Examples and Learning

The AI is not telling you why a protein is good, it's just telling you it is good.

Structure Prediction with AI

Tools like AlphaFold and RosettaFold can quickly predict protein structures from sequences.
The process is much faster and more accurate than traditional methods.

Inversion of Prediction

AI networks can be inverted to generate new molecules with desired properties.
By tweaking sequences, one can optimize properties like folding confidence.

Denoising Diffusion

This method starts with random atoms and iteratively denoises them to generate a protein that interacts with a target.

Process

A picture is added to noise and the software learns how to denoise it.
When millions of training examples are added to the software, it can take random noise and create a brand new three-dimensional design.
Instead of adding noise to the picture, you are adding noise to the three-dimensional locations.

Adaptations

The first generation of models broke down at amino acid level, not atom level.
The newer generation are down to the atom level, where more control is possible.

Small Molecule Discovery

Traditional approaches

With billions of small molecules on hand, each one had to be docked in an attempt to find the best ones.

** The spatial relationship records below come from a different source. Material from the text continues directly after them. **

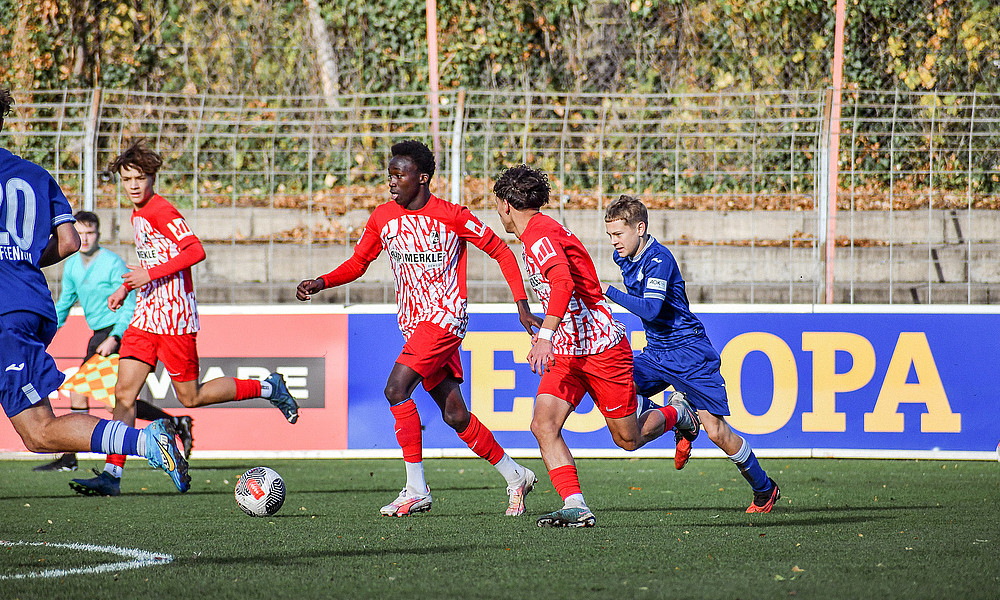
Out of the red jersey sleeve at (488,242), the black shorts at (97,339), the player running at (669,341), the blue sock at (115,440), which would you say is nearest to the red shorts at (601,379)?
the player running at (669,341)

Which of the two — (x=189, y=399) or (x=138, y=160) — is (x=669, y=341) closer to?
(x=189, y=399)

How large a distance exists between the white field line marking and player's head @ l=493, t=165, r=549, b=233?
2.36 meters

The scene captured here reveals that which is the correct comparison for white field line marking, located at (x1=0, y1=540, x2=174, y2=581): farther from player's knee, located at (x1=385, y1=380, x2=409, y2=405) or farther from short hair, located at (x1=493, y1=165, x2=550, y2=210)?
short hair, located at (x1=493, y1=165, x2=550, y2=210)

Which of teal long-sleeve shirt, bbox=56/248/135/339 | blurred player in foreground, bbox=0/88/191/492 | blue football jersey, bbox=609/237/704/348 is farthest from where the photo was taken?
teal long-sleeve shirt, bbox=56/248/135/339

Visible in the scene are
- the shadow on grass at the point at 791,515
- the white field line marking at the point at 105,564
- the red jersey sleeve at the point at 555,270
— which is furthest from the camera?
the shadow on grass at the point at 791,515

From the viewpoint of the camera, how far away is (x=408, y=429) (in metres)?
6.55

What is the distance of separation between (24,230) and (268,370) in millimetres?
4991

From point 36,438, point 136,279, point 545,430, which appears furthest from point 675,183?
point 36,438

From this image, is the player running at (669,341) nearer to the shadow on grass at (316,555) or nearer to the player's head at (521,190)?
the player's head at (521,190)

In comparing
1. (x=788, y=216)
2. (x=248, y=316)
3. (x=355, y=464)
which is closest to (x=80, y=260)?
(x=248, y=316)

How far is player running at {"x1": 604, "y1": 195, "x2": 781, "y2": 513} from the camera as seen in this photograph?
6309mm

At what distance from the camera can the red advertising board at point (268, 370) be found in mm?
9688

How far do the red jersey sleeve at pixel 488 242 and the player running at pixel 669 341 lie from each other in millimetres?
589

Improved through Small AI Networks

Docking is optimized with smaller networks that are trained to find specific types of chains to expedite what the protein target likes.

Co-Folding method

You predict the structure of the protein along with the fold of the target
An example of AlpaFoldThree is given.

Other Applications of AI

Discovering new targets for diseases.
Predicting molecule toxicity and permeability.
Identifying markers for specific disease indications.
Coscientists: AI tools that assist in literature review and hypothesis building.